Recently, a series of publications by members of the modENCODE consortium were released online at Science, Nature, and Genome Research. These works collectively describe a massive effort to functionally characterize and annotate the Drosophila melanogaster and Caenorhabditis elegans genomes, including in-depth analyses of genes and transcripts, epigenetic marks, transcription factor binding, and replication timing, across a range of developmental and tissue sources.
Integrated analyses of these data are described in two articles released at Science (Gerstein et al, 2010; modENCODE Consortium et al, 2010). These works provide compelling support for the existence of highly occupied target regions (HOT) regions — regions of the genomes that bind a complex mix of many transcription factors, but whose connection with gene regulation is still largely unclear — and, show that the dense epigenetic datasets can be used to segment the genomes into “chromatin states” that have distinct functional properties (see also the recent work by Filion et al, 2010)

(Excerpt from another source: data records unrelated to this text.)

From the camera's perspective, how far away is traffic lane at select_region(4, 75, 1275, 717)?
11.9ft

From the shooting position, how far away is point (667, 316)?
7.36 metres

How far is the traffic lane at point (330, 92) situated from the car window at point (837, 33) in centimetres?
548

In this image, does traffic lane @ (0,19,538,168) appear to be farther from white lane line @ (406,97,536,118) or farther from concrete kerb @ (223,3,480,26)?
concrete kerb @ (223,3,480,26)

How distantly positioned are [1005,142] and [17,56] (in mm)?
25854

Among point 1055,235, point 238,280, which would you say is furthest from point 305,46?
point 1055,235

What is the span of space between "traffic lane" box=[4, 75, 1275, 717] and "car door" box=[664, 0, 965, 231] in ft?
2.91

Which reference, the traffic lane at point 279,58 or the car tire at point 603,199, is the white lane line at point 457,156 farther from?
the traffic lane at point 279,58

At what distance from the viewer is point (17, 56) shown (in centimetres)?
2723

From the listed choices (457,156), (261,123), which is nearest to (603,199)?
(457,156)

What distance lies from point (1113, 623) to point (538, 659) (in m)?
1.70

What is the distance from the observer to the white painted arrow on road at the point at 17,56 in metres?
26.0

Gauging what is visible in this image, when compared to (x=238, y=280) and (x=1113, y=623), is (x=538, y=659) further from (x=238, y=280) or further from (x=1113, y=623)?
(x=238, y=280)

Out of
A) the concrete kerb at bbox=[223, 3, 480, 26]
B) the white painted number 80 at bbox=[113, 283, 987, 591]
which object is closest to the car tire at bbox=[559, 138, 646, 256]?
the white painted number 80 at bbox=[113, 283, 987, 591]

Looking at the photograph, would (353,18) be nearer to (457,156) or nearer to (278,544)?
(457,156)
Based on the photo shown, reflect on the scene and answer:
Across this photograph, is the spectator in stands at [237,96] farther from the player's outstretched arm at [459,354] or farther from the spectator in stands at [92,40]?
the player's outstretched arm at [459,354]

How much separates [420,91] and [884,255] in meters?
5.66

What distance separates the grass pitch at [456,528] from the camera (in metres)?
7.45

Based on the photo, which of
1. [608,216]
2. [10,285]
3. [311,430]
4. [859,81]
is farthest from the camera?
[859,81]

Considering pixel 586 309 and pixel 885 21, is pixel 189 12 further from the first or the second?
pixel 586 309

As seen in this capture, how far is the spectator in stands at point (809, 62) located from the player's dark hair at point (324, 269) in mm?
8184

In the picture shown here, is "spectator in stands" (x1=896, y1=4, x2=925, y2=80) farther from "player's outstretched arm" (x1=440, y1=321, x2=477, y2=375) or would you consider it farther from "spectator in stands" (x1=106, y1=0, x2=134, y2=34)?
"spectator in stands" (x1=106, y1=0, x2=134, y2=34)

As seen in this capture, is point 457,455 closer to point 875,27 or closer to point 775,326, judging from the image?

In a related Perspective, Mark Blaxter, declares that these works have provide an important step toward the ability “to compute an organism from its genome” (Blaxter 2010). A prime example of progress toward this goal is provided by the particularly comprehensive genomic regulatory network built by the Drosophila modENCODE team, which is inferred from a combination of ChIP-based transcription factor binding, sequence motifs, epigenetic marks, and coexpression (modENCODE Consortium et al, 2010). A relatively simple linear combination of predicted regulatory inputs can predict the expression of about one quarter of the transcriptome with some accuracy. In addition, the authors find that the remaining unpredictable genes tend to have noisier expression levels, suggesting that they may be intrinsically more weakly regulated.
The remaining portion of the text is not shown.